Much of the problem is that poor people don’t get care that would be likely to help them. The reasons for this are complex. Perhaps they can’t get care, or don’t know where care is available, or haven’t been offered insurance or steady access to care by their job or social services.
Here is the problem: Poor Americans consume too little healthcare, especially preventive healthcare. Other Americans—often rich Americans—consume too much healthcare, often unwisely, and sometimes to their detriment. The American healthcare system combines famine with gluttony.
We could improve dismal health outcomes on both ends of the socioeconomic spectrum if we were simply faithful to science; if we provided and practiced care that we know to be effective.
Early on, Edna ignored her tumor. She accomplished this easily during her busy days, but not when she was alone at night.
The disease progressed relentlessly. The lump grew. Then the tumor broke through the skin, causing a gaping wound, which became infected. The odor caused problems at work. Edna tried to conceal it with body powder and cologne, which worked at first. Her kids started trying to get her to come in and get help several months earlier, after a powerful, relentless stench finally set in.

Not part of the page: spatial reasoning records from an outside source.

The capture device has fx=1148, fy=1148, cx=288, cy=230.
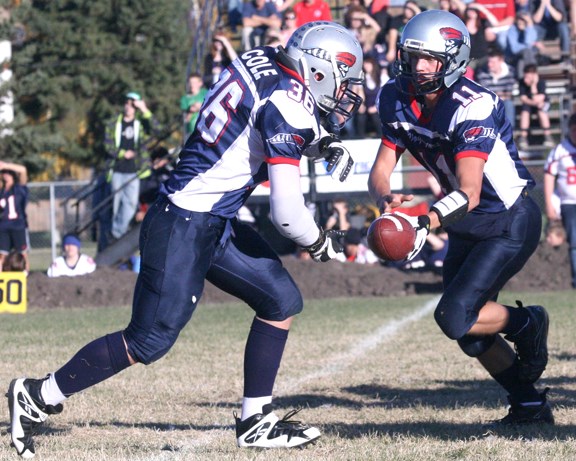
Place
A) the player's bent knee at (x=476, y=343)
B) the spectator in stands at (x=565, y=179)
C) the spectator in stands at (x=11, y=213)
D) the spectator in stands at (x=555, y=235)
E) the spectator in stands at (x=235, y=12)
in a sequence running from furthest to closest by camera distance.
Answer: the spectator in stands at (x=235, y=12), the spectator in stands at (x=11, y=213), the spectator in stands at (x=555, y=235), the spectator in stands at (x=565, y=179), the player's bent knee at (x=476, y=343)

Since Edna couldn’t pay for private insurance and have enough money left over to provide for her family, she had to come to Grady. Our doctors are good, but free care comes at the cost of time lost waiting for appointments, waiting for tests. You can spend an entire day waiting for a service that a private doctor’s office provides in fifteen minutes or less. People like Edna, who need every day’s earnings and who can be easily jettisoned from their jobs, can afford time away from work even less than professionals, who may have some savings and job security. So people like Edna wait until it’s impossible to wait any longer; they come to see us when it’s too late.